This tutorial is meant to give a newcomer to the field of ML who has knowledge in optics, a taste of what can be done with ML tools. We propose to use this article as a handbook focusing on rules-of-thumb and know-hows, but urge the reader to explore further and find new interfaces between optics and ML. Despite the successful application of DL to Optics there are still many challenges and limitations considering such applications. Throughout this tutorial, we have discussed some of these. Here we give a summary along with some additional pertinent points. First let us review some challenges:

Data: training neural networks requires large amounts of data. In many applications it is hard to gather accurate data to train the networks.
Domain gap: to overcome lack of data, in many cases the neural networks are trained using simulated data. Yet, in most cases, there is a domain gap between the real and simulated data. Therefore, there is a need to adapt the model trained on simulation to the real data domain.

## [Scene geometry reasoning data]
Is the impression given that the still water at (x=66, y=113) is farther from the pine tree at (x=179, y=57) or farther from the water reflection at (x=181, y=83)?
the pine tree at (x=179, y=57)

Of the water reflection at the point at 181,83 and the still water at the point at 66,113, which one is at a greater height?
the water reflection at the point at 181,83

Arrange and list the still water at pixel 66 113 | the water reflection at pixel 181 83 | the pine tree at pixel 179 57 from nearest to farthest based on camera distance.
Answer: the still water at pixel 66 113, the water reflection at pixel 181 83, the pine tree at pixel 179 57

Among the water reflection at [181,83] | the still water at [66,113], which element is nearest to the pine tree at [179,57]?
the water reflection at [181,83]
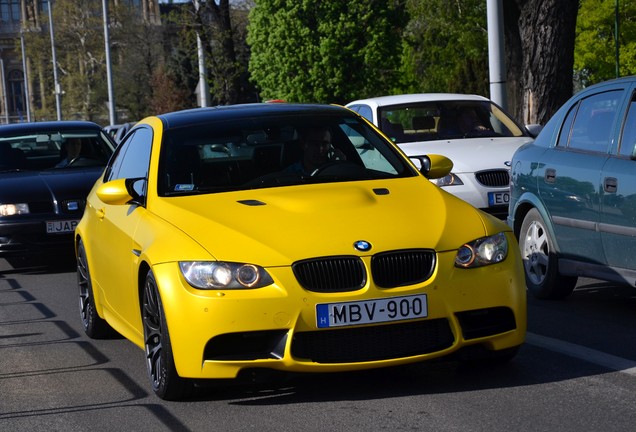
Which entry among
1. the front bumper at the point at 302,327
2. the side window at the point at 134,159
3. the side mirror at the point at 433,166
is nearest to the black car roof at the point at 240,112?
the side window at the point at 134,159

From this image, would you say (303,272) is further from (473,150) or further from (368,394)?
(473,150)

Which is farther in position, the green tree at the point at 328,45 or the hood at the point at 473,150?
the green tree at the point at 328,45

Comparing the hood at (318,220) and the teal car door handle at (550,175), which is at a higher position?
the hood at (318,220)

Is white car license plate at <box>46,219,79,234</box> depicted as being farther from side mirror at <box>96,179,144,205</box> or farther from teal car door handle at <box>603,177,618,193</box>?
teal car door handle at <box>603,177,618,193</box>

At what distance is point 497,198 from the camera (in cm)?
1394

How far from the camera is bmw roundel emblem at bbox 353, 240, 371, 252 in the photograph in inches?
249

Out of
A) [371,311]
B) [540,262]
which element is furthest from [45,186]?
[371,311]

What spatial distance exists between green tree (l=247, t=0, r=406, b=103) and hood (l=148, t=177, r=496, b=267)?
45448mm

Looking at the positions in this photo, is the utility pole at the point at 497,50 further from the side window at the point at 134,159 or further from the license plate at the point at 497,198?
the side window at the point at 134,159

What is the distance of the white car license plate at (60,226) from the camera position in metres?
13.9

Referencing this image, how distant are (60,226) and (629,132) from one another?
22.9 ft

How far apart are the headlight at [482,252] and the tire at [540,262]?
9.90ft

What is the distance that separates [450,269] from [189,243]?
49.2 inches

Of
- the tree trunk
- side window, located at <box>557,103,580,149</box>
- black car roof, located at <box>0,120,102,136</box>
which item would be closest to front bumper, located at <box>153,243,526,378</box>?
side window, located at <box>557,103,580,149</box>
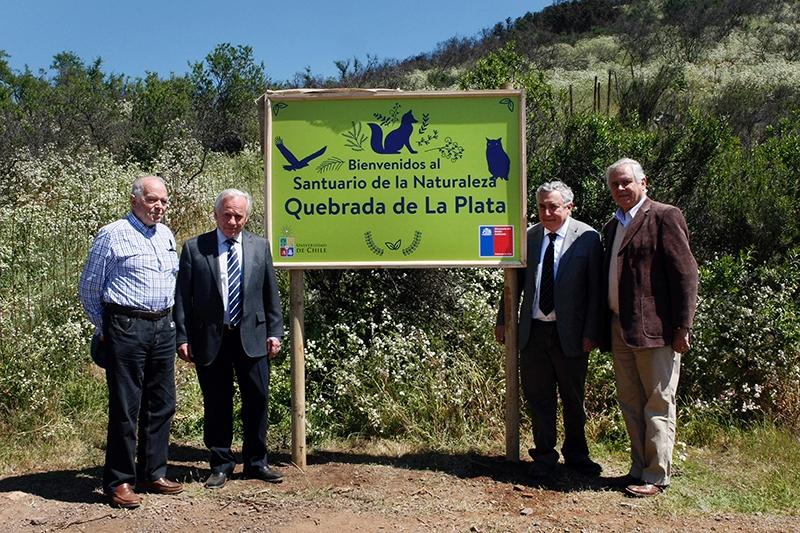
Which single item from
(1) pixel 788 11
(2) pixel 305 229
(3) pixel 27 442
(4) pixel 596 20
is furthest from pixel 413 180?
A: (4) pixel 596 20

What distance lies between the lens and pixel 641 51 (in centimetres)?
2644

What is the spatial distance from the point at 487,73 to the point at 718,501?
4746 millimetres

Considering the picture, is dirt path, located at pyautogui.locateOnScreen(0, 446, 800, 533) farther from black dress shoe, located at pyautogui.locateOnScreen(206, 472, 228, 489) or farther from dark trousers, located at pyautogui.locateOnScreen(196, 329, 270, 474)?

## [Apply what you read]
1. Can you retype the tutorial excerpt starting with "Data: training neural" and going on through "real data domain."?
2. Which areas of study does the tutorial excerpt name? List each once, in the text's wording.

## [Per-task answers]
1.
Data: training neural networks requires large amounts of data. In many applications it is hard to gather accurate data to train the networks.
Domain gap: to overcome lack of data, in many cases the neural networks are trained using simulated data. Yet, in most cases, there is a domain gap between the real and simulated data. Therefore, there is a need to adapt the model trained on simulation to the real data domain.

2. ML, optics, DL